十月早就和我說了,雖說我是秦郎的岳母,但咱家是招贅,我這不是岳母的身份,我應該擺出婆婆的譜出來才是。
十月是有能為的人,她說得話指定沒錯!
我是婆母呢,我怕啥?
我不怕!”
李母她張了張嘴,很想要反駁鄭梅娘這話,她很想對鄭梅娘說:“十月就是再有能為,這嫁娶之事她哪裡又懂了?”
不過,李母看著鄭梅娘臉上那表情,就還是閉了口,一臉的“你高興就好”。
黃昏時分,嗩吶銅鑼聲配合著吹打著,騎在馬上的李秋天和秦奮兩人之間用一條打了結的紅綢連著。
由著喜娘的指揮,二人終是趕著吉時到了李家門口。
下了馬,李秋天抬腳一步上前,秦奮落後她半個身位緊緊的跟在李秋天的身旁。
李世良親自上前點燃了兩掛炮竹,噼裡啪啦的響聲就在李家門口響亮了起來。
而一旁穿著緋色圓領官袍,頭戴銀簪,腰上戴的是十枚的金帶銙,上頭還掛著緋色銀魚袋和一把長刀的李十月看著兩人,不,應該說她只是看著李秋天一人。

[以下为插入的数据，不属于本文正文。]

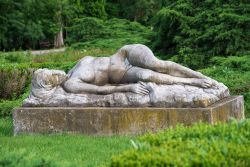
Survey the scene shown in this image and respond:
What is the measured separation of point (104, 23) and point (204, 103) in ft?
83.6

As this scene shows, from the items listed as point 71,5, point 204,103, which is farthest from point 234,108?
point 71,5

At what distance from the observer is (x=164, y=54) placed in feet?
64.2

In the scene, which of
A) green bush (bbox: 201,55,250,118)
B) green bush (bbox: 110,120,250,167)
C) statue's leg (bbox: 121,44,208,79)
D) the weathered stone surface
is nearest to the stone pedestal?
the weathered stone surface

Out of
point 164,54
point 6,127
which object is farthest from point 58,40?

只不過,秦奮是和李秋天站在一塊兒,這才好似是李十月她在看兩個人似的。
看著穿著紅色喜服的李秋天,李十月她一時之間,竟是鼻頭一算,有一種想要哭的衝動。
本來這到了這門口,婚禮上還該有親友攔路,讓李秋天射綵球的儀式來的。
不過,因著李十月她身有公務,連這身官服都來不及換下,就來參加李秋天的婚禮來的。
所以,這射綵球的儀式就被省略了。
一切從簡,趕著時間進了門,當李秋天和秦奮兩人跪在蒲團上頭,對著上首坐著的李母和鄭梅娘行跪拜之禮時,天色已經黑了下來。
“好,好,好孩子!”
鄭梅娘她雙眼含淚,若不是她強忍著,那淚就要直接從眼眶之中流出來了。
在看著李夏天和秦奮吃了同一個牢丸,又喝了合巹酒後,李十月她就從一旁退了出來。
時間很晚了,她身上還有公務在身,不能吃上一杯李秋天的喜酒了。
同跟著她出來的石頭交代了一聲兒後,李十月她就牽出了小紅馬,翻身上馬,往河灘那邊兒奔去。
至於為何李十月連自己親親阿姐的婚禮參加的都如此匆忙,竟是沒有參加個全場?
那就要從大半月前她接到的一封來自一個老熟人的信開始說。
謝明月,英國公的嫡長孫女,在她的定親物件前鎮北王世子劉淑死後,就與劉潭交換了利益,從而跟著李十月他們進了突厥。
雖然在突厥有了一些意外,但一切都還是按著謝明月想要的方向進展。
謝明月在這月餘時間裡頭,她不僅僅畫出了大半突厥王庭的城圖,就還和社爾搭上了線。
謝明月與社爾之間的關係,李十月自然是有所察覺的,甚至她還讓孫小六專門去探查過這一事。
但李十月她是萬萬想不到,謝明月她的膽子竟然這般大!
大半月前的那封信,是社爾的表兄賀魯親自送到李家屯的。
信先是被賀魯交給了李秋天,再由李秋天騎馬送到了三山縣屯所,這才到了李十月的手裡。